Druckman, a political science professor, and McGrath, an assistant political science professor, co-authored a review article that aimed to provide an alternate explanation for a partisan divide in climate change beliefs – an explanation that could contribute to real environmental change through the political arena.
“Climate change is an extremely political issue,” McGrath said. “It’s one that is surprisingly far down the list in terms of most people’s attention in the political world.”
According to Druckman, most Democrats have accepted human-induced climate change as valid, while some Republicans are still dubious of the idea. In the past, these political differences have been attributed to motivated reasoning, which means that those who are skeptical of climate change reject sound scientific reasoning because it contradicts their personal beliefs.
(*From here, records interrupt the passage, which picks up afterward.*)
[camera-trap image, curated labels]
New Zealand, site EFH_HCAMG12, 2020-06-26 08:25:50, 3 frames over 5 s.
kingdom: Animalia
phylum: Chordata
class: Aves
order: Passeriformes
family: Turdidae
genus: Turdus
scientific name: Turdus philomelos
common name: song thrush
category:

“When you see someone whose beliefs seem to be wildly different from your own, you sometimes have trouble understanding how they could be thinking that way,” McGrath said. “I think there’s a bit of a tendency to then jump to the conclusion that they’re doing something wrong intentionally.”
What Druckman and McGrath found through their research is that this hypothesis of motivated reasoning is not necessarily the best or only way to explain the political divide in climate change beliefs. Rather, they argue that an accuracy-motivated model – which describes climate change disbelief as stemming from distrust of the source that is presenting the information – provides a more clear justification.
Based on Druckman and McGrath's research, the accuracy motivated model can offer insight into the way messages should be targeting members of the American public that are still skeptical. If scientific information regarding climate change is offered through outlets that are completely trusted by Republicans, those individuals may be more likely to actually accept that information.
Some changes in the presentation of these messages may already be occurring, as information is more often given in a way that appeals to Republican values or religious views, resulting in a decrease in the size of the partisan gap. According to a study conducted by Stanford University, Republicans underestimate the number of their own party members who have growing concerns about climate change. The New York Times also recently reported that majorities in both political parties agree that the world is experiencing global warming, and both parties share common ideas for how climate change should be combated.
If changes in the presentation of climate change methods continue to progress, the government will have the potential to implement policies that can improve the state of the environment and combat climate change. If not, McGrath says, change will be nearly impossible.
“The only way to address climate change is through political action,” McGrath said. “If the message is divided along partisan lines, we’re just going to keep hitting these impasses.”
Editor's Note: An earlier version of this story incorrectly stated Professor James Druckman's first name. The story was updated Feb. 5 at 7:38 p.m. NBN regrets this error.